Faith tourism blossoms in Uganda
The serene grounds at the tiniest Church in the world. (Photo by Titus Kakembo) Located on Biku Hill, just 18 km away from Nebbi town is the smallest Church in the world. The Church can only seat a congregation of three people at ago.
“It measures a width of 2.5 meters,” revealed an attendant Sylvester Ocopi. “If it were not for the congregation here praying hard for our neighboring countries, the wars there would still be raging.”
Adding that since its construction in 1996, the Prayer Palace as it is popularly known is a legacy left behind by Arch Bishop Luke Orumbi and his Korean friend Pastor Song.
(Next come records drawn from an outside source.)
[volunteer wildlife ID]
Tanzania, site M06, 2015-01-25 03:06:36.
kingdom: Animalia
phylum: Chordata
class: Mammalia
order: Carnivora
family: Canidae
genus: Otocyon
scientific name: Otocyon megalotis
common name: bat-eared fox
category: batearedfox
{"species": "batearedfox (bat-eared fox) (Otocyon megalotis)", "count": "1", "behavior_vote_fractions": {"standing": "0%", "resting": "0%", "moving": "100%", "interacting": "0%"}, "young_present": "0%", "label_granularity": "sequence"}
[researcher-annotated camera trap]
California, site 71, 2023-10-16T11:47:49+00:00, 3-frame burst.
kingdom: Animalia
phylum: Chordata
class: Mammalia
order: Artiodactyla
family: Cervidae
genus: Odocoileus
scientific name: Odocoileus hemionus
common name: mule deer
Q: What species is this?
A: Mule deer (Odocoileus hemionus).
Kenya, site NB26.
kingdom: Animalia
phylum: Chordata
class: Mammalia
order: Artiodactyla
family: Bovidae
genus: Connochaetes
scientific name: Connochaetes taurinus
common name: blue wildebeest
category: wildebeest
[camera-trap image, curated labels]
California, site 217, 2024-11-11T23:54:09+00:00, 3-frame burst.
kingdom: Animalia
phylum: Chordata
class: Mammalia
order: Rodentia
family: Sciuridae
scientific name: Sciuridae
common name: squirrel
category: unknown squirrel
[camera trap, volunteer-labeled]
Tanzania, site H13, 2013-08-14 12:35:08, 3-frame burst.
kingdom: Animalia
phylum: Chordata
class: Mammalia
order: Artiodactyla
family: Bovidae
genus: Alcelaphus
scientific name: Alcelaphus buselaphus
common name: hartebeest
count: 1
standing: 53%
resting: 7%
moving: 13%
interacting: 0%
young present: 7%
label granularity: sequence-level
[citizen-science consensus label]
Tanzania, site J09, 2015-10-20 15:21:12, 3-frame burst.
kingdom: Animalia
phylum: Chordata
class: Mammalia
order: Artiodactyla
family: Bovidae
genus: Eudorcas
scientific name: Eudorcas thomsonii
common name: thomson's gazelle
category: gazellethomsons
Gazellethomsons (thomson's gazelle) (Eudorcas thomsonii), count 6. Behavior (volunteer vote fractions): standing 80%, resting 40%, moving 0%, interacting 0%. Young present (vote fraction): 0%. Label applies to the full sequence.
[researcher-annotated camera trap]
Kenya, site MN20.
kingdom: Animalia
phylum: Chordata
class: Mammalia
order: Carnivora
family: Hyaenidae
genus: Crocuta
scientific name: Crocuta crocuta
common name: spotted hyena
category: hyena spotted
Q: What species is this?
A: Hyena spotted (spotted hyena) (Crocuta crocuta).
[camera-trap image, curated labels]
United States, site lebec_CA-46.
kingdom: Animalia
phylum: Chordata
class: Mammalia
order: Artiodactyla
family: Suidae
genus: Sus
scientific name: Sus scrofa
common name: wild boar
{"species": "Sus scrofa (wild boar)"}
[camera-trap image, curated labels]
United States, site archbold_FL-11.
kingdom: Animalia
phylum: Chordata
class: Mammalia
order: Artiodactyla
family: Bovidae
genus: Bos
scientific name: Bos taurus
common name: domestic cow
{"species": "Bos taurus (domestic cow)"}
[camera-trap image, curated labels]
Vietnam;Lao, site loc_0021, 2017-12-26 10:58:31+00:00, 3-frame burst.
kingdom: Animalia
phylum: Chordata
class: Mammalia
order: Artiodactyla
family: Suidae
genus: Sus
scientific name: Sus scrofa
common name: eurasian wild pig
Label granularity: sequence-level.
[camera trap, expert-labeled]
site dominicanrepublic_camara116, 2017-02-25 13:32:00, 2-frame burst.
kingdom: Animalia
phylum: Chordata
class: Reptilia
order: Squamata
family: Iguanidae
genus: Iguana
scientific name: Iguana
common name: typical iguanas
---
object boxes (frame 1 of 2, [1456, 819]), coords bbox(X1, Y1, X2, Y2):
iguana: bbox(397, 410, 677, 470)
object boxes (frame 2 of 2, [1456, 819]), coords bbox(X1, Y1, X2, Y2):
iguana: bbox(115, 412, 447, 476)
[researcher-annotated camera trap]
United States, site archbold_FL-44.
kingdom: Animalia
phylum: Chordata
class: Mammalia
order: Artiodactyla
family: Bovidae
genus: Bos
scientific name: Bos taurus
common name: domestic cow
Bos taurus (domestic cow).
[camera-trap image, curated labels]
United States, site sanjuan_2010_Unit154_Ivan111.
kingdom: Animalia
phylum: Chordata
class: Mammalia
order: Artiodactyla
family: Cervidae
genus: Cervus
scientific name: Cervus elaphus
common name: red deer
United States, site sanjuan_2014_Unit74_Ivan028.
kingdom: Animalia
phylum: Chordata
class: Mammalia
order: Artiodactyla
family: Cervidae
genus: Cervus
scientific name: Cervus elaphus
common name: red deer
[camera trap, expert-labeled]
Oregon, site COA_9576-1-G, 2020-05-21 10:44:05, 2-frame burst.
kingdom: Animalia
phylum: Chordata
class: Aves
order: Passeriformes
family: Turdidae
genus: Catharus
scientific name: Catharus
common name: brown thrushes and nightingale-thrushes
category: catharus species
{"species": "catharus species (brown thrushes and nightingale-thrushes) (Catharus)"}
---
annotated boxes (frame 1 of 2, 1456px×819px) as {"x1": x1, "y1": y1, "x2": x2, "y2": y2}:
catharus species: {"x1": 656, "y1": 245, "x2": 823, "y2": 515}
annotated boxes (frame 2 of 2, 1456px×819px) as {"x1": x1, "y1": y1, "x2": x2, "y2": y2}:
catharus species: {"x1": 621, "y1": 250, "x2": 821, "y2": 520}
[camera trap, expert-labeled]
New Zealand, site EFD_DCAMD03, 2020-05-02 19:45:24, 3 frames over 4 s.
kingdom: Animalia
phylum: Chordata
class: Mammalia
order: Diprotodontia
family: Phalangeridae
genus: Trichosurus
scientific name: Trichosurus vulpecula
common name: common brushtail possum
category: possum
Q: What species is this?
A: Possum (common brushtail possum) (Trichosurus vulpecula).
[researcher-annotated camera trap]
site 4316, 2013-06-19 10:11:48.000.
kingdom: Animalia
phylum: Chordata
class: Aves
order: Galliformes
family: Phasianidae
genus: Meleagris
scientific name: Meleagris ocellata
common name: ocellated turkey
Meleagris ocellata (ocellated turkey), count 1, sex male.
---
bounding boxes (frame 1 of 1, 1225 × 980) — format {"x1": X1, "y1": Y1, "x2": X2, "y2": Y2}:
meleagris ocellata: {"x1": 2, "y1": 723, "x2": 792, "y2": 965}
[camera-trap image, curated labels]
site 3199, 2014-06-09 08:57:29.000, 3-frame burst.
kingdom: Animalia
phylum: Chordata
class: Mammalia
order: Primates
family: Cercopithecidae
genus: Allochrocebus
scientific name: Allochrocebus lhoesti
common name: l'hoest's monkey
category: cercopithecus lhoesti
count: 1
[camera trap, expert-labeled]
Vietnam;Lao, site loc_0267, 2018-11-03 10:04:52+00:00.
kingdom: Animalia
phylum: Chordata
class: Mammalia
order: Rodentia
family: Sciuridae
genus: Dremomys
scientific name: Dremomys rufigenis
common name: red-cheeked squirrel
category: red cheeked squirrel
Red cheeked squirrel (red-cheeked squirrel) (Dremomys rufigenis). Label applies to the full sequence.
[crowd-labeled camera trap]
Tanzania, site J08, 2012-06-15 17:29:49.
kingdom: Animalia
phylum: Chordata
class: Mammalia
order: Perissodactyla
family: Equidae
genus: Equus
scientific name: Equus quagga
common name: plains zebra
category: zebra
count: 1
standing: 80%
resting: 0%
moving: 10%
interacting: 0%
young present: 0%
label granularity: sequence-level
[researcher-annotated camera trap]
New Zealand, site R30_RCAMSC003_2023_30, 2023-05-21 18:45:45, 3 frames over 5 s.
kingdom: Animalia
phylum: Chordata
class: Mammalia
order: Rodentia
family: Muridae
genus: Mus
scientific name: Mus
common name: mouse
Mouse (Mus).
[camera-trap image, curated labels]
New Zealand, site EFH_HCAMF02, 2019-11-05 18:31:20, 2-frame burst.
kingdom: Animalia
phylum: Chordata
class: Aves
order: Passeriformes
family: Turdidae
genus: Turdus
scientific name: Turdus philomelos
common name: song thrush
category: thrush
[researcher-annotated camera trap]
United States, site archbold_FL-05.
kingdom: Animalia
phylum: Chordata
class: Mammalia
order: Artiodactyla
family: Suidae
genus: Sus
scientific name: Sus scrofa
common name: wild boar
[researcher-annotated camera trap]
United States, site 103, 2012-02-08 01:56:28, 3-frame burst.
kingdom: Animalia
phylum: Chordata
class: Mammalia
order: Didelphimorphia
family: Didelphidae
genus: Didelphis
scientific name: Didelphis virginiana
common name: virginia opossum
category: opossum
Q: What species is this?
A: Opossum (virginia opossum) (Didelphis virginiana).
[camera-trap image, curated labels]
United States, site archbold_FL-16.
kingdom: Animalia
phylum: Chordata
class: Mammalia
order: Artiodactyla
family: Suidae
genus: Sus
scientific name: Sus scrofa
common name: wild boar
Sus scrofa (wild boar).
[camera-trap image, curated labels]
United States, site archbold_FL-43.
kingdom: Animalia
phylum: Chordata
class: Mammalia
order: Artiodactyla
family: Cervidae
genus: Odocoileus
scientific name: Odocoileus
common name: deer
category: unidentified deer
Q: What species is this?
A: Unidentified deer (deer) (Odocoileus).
There is always an exodus of Christians destined for meditation and prayer.
“Here unlike prosperity preachers, the Christians treasure the humility and silence when worshiping God. They do not use public address systems for their prayers to reach the creator.” said Ocopi.
Talking to the CEO of Semagulu museum, John Sempebwa was a revelation of how faith tourism is being beefed up every other day.
“We had the track of the martyrs retraced from Busega, Munyonyo through Natete and Kisenyi,” said Sempebwa. “This is just a chip off the pot as the adage goes. Because there is the place where Bishop Hanington was killed in Mayuge.”
A Christian deep in prayer in the tiniest Church in the world. (Photo by Titus Kakembo)
For this year’s Martyr’s Day Sempebwa wishes pilgrims tone down on imbibing intoxicating beer, munching pork and making merry but rather renew their faith.
“It is a shame to the nation Uganda for pilgrims from all corners of the world coming here,” stressed Sempebwa. “To their hosts guzzling beer and wolfing meat instead of enriching their spiritual wealth.”
True to Sempebwa’s claim that faith tourism is shooting up, a look at the menu of options is evidence of the variety. There are the Ugandan Jews in Mbale, The Hindu Temple in Nakasero, Bahai Temple and The Qadaffi Mosque in Old Kampala.